> [WHAT THE EXERCISE ASKS] Word for word, write the lines below out again, with no pictures.

Captioned web images
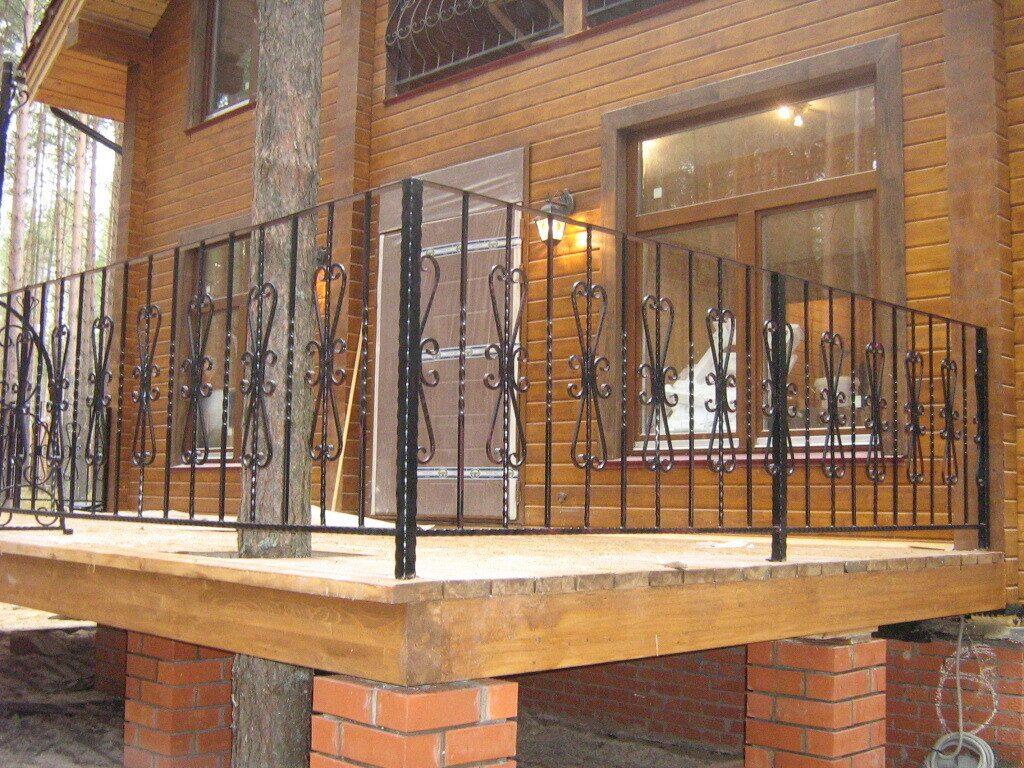 Ограждения перил и балконов.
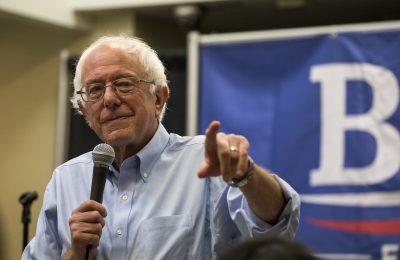 Va Bernie Sanders por descarbonizar a la vivienda en EU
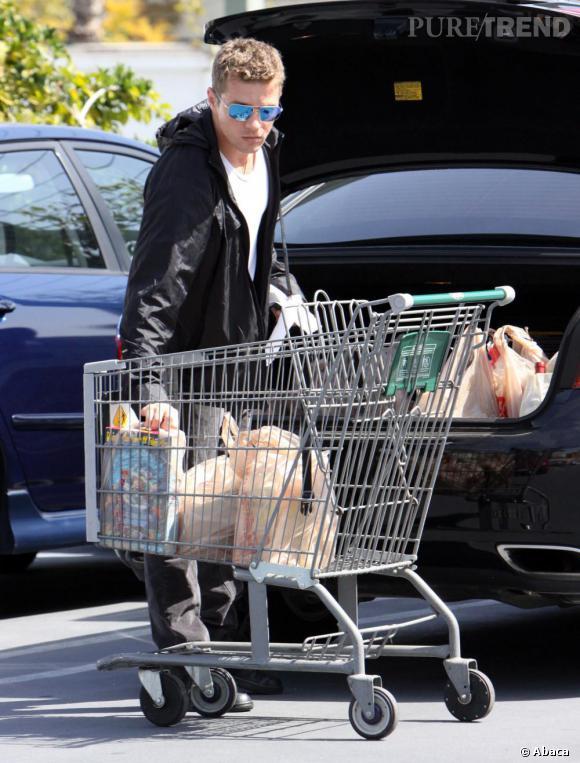 Ryan Phillippe : sweat noir, petit t-shirt blanc et Ray Ban, il est toujours aussi sexy.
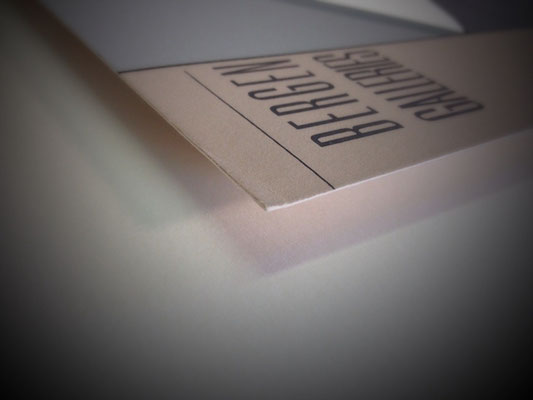 Einrahmung; Schwebende Montage - Plakat erhöht auf Trägerkarton fixiert. ( Reversibel Fixierung ).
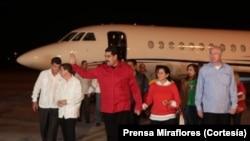 El presidente Nicolás Maduro llegó a Cuba donde se reunirá con su par, Raúl Castro y los países del ALBA.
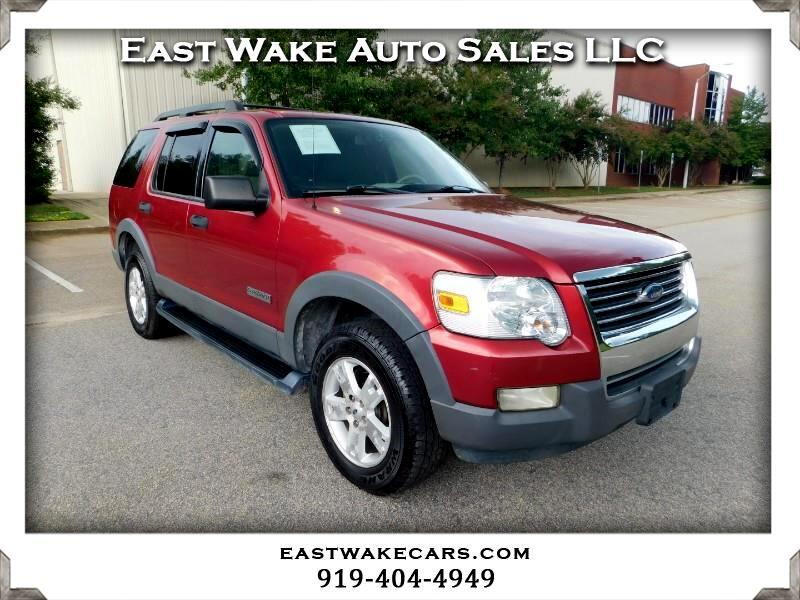 Ford Explorer XLT 4.0L 4WD 2006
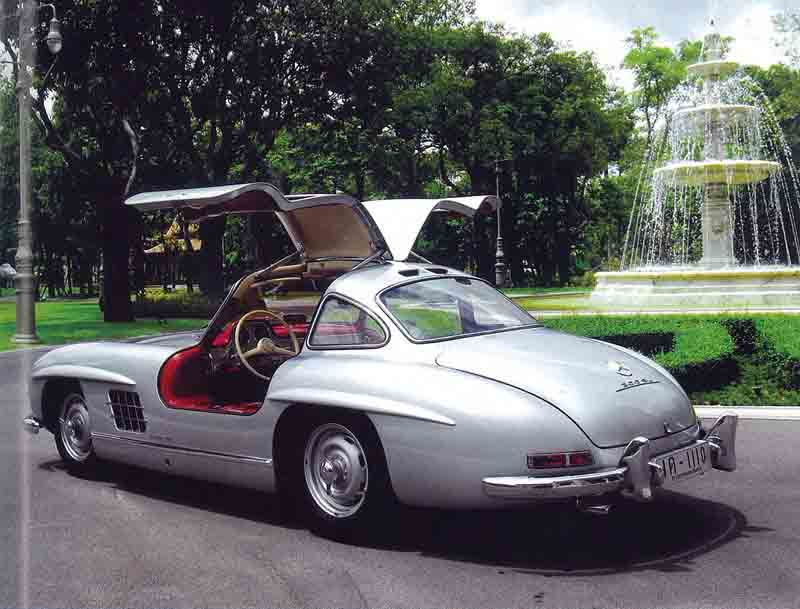Mercedes-Benz-300SL-Gullwing-1955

> [SOLUTION]
 Ограждения перил и балконов.
 Va Bernie Sanders por descarbonizar a la vivienda en EU
 Ryan Phillippe : sweat noir, petit t-shirt blanc et Ray Ban, il est toujours aussi sexy.
 Einrahmung; Schwebende Montage - Plakat erhöht auf Trägerkarton fixiert. ( Reversibel Fixierung ).
 El presidente Nicolás Maduro llegó a Cuba donde se reunirá con su par, Raúl Castro y los países del ALBA.
 Ford Explorer XLT 4.0L 4WD 2006
Mercedes-Benz-300SL-Gullwing-1955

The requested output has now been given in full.